What you have to do:
Reproduce the lines of the listing below, starting with the line that contains "How far away" and continuing through the end of the listing, including both ends.

Spatial reasoning listing
---*---

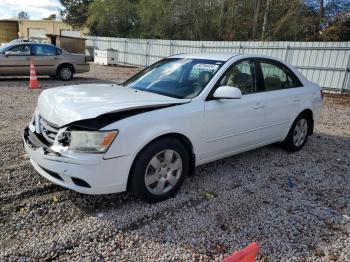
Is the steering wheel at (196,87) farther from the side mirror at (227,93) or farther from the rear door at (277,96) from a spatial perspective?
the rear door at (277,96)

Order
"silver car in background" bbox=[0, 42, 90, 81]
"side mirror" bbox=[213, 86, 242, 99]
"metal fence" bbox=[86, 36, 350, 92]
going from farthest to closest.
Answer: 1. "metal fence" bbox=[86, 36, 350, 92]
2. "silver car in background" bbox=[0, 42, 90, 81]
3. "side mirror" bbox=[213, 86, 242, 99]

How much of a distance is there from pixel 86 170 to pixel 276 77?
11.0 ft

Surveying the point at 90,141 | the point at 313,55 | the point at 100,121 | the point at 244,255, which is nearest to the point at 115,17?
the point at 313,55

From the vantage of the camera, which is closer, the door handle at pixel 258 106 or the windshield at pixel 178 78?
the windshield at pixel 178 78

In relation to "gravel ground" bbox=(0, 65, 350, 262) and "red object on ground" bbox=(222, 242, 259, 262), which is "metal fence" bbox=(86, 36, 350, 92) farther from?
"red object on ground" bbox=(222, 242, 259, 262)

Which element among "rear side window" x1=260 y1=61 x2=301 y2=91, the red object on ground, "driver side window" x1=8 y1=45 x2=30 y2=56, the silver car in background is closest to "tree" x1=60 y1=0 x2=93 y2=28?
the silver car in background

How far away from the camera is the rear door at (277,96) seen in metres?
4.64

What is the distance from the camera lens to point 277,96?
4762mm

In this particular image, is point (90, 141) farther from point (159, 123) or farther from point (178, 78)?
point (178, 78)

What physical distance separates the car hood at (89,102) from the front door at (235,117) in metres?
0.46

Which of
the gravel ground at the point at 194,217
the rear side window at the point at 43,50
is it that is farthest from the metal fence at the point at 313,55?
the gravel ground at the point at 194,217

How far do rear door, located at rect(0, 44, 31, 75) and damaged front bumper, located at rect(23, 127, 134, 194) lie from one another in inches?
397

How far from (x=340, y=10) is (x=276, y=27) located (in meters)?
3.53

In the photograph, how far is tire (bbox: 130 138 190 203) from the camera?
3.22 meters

---*---

Exercise solution:
How far away from the camera is the rear door at (277,96) seen in metres?
4.64

What is the distance from the camera lens to point 277,96?
4762mm

In this particular image, is point (90, 141) farther from point (159, 123) or farther from point (178, 78)?
point (178, 78)

What physical distance separates the car hood at (89,102) from the front door at (235,117) in metres?
0.46

Which of
the gravel ground at the point at 194,217
the rear side window at the point at 43,50
is it that is farthest from the metal fence at the point at 313,55?
the gravel ground at the point at 194,217

How far do rear door, located at rect(0, 44, 31, 75) and damaged front bumper, located at rect(23, 127, 134, 194) lie from one another in inches?
397

How far from (x=340, y=10) is (x=276, y=27) located (in meters)?
3.53

In the photograph, how far is tire (bbox: 130 138 190 203) from the camera?
3.22 meters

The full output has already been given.